Zander’s treatment of the hammer blows and his bonus disc have also come under fire from David Hurwitz. Mahler added the hammer blows after finishing the Finale, at bars 336, 479, and 783 (and possibly also at bars 9 and 530, but if blows originally existed at these bars, they were removed before the Essen premiere). When he revised the symphony in the summer of 1906, he expunged the one at bar 783. Alma, not always the most reliable witness, describes them as the three hammer blows of fate and states that Mahler deleted the third one because he was superstitious. I suspect rather that Mahler realized it was parallel to the two he had already removed; in any case, Zander offers both versions of the movement: with the third hammer blow (plus bars 783-789 from the original orchestration) and without. Hurwitz considers this an indulgence for the sake of seven bars whose orchestration is practically identical; he also chides Zander for directing the bonus disc to neophyte listeners. I do wish that these "lectures" would address a more knowledgeable audience, but that’s a marketing decision; otherwise, the answer to Hurwitz is that the second version of the Finale or the bonus disc are both gratis.

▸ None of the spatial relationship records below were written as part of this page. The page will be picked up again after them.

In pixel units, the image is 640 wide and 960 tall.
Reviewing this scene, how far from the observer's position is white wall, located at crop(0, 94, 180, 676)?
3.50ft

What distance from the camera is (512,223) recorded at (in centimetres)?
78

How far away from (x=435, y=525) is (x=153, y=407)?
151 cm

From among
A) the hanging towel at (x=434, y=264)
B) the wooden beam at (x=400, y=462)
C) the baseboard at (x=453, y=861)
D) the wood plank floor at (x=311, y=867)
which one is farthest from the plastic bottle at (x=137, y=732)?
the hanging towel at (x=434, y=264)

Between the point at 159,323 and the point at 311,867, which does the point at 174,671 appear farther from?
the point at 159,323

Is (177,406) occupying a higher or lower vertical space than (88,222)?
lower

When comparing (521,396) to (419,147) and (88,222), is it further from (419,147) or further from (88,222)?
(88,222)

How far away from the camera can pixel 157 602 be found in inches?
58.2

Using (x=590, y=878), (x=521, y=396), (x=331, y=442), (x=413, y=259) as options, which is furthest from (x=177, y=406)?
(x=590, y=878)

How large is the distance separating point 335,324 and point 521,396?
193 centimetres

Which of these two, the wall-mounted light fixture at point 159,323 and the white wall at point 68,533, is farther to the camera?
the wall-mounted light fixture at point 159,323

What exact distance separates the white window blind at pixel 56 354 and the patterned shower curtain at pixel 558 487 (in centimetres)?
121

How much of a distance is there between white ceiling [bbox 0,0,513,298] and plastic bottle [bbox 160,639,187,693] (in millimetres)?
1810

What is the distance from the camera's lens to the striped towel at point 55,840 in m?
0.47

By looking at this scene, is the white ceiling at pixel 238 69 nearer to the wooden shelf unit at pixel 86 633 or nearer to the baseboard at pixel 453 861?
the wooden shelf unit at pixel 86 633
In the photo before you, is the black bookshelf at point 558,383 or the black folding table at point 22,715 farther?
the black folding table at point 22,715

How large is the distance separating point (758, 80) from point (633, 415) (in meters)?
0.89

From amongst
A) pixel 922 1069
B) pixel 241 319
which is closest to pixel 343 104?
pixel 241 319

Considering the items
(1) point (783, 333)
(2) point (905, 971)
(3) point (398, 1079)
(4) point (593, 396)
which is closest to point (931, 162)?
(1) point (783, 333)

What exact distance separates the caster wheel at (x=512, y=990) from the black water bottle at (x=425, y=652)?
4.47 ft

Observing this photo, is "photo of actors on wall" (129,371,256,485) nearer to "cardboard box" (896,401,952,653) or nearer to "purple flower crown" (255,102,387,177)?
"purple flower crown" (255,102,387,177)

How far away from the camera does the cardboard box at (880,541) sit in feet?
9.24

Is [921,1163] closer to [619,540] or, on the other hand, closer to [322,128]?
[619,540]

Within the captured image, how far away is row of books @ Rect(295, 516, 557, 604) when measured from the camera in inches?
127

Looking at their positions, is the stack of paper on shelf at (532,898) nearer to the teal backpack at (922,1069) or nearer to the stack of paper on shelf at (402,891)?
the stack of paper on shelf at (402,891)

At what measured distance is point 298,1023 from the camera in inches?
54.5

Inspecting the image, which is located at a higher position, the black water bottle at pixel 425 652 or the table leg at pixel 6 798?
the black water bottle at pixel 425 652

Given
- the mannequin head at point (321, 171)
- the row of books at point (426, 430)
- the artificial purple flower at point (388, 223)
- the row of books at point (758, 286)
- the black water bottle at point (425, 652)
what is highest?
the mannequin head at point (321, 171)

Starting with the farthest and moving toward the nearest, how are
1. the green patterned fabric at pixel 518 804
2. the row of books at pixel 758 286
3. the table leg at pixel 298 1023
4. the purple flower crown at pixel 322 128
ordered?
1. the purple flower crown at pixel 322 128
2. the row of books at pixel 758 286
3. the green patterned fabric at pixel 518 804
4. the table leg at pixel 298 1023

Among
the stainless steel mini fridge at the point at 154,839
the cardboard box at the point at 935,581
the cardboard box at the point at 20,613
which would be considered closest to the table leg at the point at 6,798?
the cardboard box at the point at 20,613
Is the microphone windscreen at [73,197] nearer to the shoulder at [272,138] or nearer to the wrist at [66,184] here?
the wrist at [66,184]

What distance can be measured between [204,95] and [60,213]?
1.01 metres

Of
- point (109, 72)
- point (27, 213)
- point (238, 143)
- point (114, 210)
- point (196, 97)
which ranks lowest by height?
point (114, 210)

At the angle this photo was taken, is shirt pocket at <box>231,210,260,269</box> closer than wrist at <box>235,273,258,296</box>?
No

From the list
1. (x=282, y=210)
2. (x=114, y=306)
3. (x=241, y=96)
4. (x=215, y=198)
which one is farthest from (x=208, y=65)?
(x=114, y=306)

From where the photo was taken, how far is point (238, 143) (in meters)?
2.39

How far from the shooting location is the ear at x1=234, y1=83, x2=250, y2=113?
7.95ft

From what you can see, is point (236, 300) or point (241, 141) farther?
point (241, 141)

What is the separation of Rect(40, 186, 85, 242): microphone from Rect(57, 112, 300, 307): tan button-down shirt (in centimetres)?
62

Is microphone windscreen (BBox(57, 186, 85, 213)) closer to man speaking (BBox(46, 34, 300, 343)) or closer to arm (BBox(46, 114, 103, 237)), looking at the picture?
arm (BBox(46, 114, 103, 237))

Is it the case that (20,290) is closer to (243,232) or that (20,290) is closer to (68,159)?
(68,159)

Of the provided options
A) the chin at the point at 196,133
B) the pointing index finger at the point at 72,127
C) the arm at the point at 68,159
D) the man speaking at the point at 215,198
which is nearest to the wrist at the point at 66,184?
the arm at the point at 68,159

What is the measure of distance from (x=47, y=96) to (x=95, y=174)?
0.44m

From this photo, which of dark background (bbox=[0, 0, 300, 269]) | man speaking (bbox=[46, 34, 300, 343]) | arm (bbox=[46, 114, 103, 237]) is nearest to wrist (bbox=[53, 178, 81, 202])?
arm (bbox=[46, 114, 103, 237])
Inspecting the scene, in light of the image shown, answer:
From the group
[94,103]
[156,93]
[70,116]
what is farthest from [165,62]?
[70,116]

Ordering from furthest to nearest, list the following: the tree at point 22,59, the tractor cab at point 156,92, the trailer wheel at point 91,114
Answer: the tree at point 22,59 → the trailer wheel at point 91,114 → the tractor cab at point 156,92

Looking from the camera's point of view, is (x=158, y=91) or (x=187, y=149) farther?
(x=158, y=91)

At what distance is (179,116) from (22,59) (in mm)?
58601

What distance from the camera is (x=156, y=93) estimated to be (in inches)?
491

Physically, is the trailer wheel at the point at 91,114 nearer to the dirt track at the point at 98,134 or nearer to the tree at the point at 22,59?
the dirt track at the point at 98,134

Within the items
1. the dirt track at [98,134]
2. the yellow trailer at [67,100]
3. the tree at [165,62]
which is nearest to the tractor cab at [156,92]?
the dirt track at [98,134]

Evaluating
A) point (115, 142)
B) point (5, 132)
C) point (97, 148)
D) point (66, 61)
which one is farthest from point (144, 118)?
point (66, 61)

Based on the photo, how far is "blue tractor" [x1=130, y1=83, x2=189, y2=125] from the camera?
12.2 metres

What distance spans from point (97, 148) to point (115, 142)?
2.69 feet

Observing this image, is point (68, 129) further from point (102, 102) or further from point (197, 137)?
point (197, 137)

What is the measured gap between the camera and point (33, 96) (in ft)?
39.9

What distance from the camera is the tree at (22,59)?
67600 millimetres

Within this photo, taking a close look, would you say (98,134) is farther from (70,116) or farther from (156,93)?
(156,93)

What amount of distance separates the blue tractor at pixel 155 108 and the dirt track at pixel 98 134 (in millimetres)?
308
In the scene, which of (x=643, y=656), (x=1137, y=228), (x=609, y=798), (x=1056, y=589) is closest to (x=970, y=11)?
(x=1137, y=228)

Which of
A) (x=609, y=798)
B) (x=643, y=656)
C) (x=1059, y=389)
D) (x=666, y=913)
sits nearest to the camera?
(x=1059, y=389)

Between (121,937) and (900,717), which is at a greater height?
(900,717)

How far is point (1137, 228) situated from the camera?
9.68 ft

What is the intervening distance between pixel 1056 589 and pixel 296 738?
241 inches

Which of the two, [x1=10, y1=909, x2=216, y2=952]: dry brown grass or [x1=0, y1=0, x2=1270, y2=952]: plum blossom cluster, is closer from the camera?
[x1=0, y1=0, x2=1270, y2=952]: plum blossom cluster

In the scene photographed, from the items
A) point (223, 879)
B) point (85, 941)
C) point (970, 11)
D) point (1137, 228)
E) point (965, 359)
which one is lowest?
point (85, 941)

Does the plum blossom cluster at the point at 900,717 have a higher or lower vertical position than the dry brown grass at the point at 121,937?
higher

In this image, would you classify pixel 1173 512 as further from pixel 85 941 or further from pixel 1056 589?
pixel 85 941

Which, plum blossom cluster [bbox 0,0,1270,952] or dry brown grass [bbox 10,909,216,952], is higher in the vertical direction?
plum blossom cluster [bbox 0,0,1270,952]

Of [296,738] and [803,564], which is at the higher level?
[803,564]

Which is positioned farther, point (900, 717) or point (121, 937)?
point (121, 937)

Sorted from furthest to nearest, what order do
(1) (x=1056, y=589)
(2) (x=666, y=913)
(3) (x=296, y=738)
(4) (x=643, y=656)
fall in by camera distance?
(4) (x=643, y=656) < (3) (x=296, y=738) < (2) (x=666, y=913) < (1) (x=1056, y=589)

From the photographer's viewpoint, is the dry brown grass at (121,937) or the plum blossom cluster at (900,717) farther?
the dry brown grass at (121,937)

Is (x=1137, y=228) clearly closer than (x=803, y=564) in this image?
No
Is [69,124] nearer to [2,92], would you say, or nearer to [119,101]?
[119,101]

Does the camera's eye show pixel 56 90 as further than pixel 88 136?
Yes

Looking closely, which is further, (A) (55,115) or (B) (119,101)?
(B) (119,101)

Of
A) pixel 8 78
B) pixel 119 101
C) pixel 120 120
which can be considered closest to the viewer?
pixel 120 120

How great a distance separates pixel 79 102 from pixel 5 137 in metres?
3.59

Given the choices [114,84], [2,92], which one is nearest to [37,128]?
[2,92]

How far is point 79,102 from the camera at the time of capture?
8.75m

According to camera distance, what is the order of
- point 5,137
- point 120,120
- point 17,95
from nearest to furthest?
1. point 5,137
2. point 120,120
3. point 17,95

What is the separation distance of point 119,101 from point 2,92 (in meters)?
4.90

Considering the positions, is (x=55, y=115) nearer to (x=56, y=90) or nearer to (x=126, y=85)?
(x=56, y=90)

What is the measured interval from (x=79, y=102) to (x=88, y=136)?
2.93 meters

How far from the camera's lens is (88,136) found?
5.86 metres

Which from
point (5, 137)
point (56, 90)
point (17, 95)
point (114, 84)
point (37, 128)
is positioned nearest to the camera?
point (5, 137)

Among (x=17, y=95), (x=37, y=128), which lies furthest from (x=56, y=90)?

MAHLER’S EXISTENTIAL QUESTIONS have elicited some eschatological responses. On his Deutsche Grammophon recording with the Vienna Philharmonic, Leonard Bernstein unleashes both Gustav’s rhythmic fireworks and his bestiary of sound. Klaus Tennstedt with the London Philharmonic (EMI) has an old-fashioned, almost Jean Paul way with this music (the author of "Report of the Dead Christ from the Beyond That There Is No God" would surely have appreciated the Sixth). John Barbirolli with the New Philharmonia (EMI) phrases weight into meaning; Giuseppe Sinopoli with the Philharmonia (DG) is slower still, deconstructive in a constructive way. And former BSO percussion wunderkind Harold Farberman with the London Symphony (Vox) has an unforced manner, brilliant brass counterpoint, and easily the best cowbells on a two-disc set that sells for about $12.

These performances enjoy a sense of space that modern digital recording seems unable to duplicate. Along with a flat acoustic, Tilson Thomas’s Sixth suffers from liner notes that are run-of-the-mill. The analysis of the symphony that David Hurwitz wrote for Michael Gielen, on the other hand, belongs in the Liner Note Hall of Fame. The Berg and Schubert pieces that fill out the Hänssler set are another bonus; the Drei Orchesterstücke were composed in 1914 with the Sixth in mind, so they represent a kind of epilogue. Objective but not impersonal, Gielen’s Mahler is a good choice for fans of Claudio Abbado. As for Zander, his reading of the Allegro stands with Tennstedt’s as the most moving I have heard (out of some 50), and his set is priced as a single disc, so it’s shame the Finale isn’t more cogent and characterized and the sound isn’t better. Still, that opening movement belongs on every Mahler shelf — it sheds new light on Gustav’s dark star.